What to produce:
Exactly reproduce the lines from the one containing "In the scene, of" through the last line of the data, both ends included, leaving out pictures.

──────── Supplied records

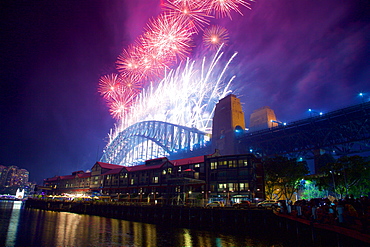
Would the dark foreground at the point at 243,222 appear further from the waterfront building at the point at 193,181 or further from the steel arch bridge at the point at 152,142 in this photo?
the steel arch bridge at the point at 152,142

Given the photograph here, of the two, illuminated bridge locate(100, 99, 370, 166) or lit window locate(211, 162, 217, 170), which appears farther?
illuminated bridge locate(100, 99, 370, 166)

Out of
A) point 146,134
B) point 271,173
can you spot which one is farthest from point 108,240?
point 146,134

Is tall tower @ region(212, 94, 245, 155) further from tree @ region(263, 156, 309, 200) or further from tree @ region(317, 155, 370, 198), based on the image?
tree @ region(317, 155, 370, 198)

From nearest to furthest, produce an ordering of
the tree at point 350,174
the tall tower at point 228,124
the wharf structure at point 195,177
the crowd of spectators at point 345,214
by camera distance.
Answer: the crowd of spectators at point 345,214 → the tree at point 350,174 → the wharf structure at point 195,177 → the tall tower at point 228,124

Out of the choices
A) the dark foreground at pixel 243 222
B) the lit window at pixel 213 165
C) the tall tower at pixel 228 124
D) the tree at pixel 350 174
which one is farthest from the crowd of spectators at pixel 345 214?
the tall tower at pixel 228 124

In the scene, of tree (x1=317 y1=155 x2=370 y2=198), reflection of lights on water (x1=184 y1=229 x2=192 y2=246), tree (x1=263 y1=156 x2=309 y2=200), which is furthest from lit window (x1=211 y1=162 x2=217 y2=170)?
reflection of lights on water (x1=184 y1=229 x2=192 y2=246)

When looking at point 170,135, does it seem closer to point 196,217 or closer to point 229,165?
point 229,165
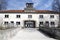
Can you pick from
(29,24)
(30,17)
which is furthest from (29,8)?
(29,24)

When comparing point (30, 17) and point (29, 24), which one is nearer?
point (30, 17)

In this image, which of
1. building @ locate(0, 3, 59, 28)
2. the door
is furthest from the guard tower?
the door

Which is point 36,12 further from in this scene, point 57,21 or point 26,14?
point 57,21

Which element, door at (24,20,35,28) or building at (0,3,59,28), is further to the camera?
door at (24,20,35,28)

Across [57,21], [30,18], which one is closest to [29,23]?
[30,18]

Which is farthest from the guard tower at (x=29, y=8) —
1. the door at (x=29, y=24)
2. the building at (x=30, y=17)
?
→ the door at (x=29, y=24)

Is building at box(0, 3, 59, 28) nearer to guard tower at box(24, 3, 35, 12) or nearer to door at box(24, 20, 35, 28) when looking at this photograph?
guard tower at box(24, 3, 35, 12)

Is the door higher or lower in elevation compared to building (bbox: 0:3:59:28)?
lower

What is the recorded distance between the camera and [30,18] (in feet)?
222

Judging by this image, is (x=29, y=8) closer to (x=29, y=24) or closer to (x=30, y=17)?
(x=30, y=17)

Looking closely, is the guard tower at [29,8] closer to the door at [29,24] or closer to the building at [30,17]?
the building at [30,17]

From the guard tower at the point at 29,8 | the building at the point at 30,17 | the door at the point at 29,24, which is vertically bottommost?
the door at the point at 29,24

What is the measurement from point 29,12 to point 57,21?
395 inches

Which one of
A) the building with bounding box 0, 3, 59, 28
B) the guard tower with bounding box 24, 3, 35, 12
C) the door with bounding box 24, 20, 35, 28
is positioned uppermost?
the guard tower with bounding box 24, 3, 35, 12
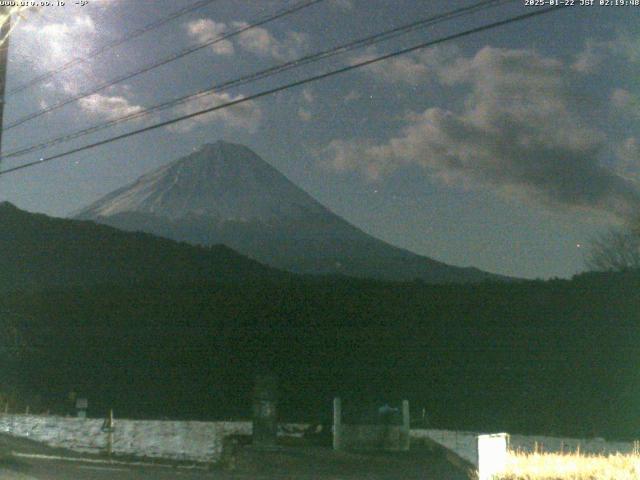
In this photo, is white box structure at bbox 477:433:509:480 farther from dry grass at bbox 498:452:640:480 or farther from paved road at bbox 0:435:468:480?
paved road at bbox 0:435:468:480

────────────────

Output below:
In the scene, of tree (x1=317 y1=155 x2=370 y2=198), reflection of lights on water (x1=184 y1=229 x2=192 y2=246), tree (x1=263 y1=156 x2=309 y2=200), which is furthest from lit window (x1=211 y1=162 x2=217 y2=170)?
reflection of lights on water (x1=184 y1=229 x2=192 y2=246)

When looking at point 170,135, does it seem closer to point 196,217 or closer to point 229,165?
point 229,165
Can you pick from
(29,24)
(30,17)
which is furthest from (29,8)?
(29,24)

When comparing point (30, 17) and point (29, 24), which one is nearer?
point (30, 17)

In this image, which of
1. building @ locate(0, 3, 59, 28)
2. the door
is furthest from the guard tower?
the door

Which is point 36,12 further from in this scene, point 57,21 or point 26,14?
point 57,21

Which element, door at (24,20,35,28) or building at (0,3,59,28), is further to the camera?
door at (24,20,35,28)

Across [57,21], [30,18], which one is closest to [29,23]?
[30,18]

Which is farthest from the guard tower at (x=29, y=8) —
1. the door at (x=29, y=24)
2. the building at (x=30, y=17)
?
→ the door at (x=29, y=24)

Is building at box(0, 3, 59, 28) nearer to guard tower at box(24, 3, 35, 12) or nearer to door at box(24, 20, 35, 28) when looking at this photograph?
guard tower at box(24, 3, 35, 12)

Is the door higher or lower in elevation compared to building (bbox: 0:3:59:28)?
lower

What is the recorded distance between the camera and [30,18] (in feet)?
222

Judging by this image, is (x=29, y=8) closer to (x=29, y=24) or closer to (x=30, y=17)?
(x=30, y=17)

Looking closely, is the guard tower at [29,8] closer to the door at [29,24] or closer to the building at [30,17]?
the building at [30,17]

From the guard tower at the point at 29,8 | the building at the point at 30,17 | the door at the point at 29,24, which is vertically bottommost?
the door at the point at 29,24

What is the measurement from point 29,12 to point 57,21?
395 inches

Which one of
A) the building with bounding box 0, 3, 59, 28
B) the guard tower with bounding box 24, 3, 35, 12
C) the door with bounding box 24, 20, 35, 28
is positioned uppermost?
the guard tower with bounding box 24, 3, 35, 12
In this photo, is white box structure at bbox 477:433:509:480 farther from dry grass at bbox 498:452:640:480 or farther from paved road at bbox 0:435:468:480?
paved road at bbox 0:435:468:480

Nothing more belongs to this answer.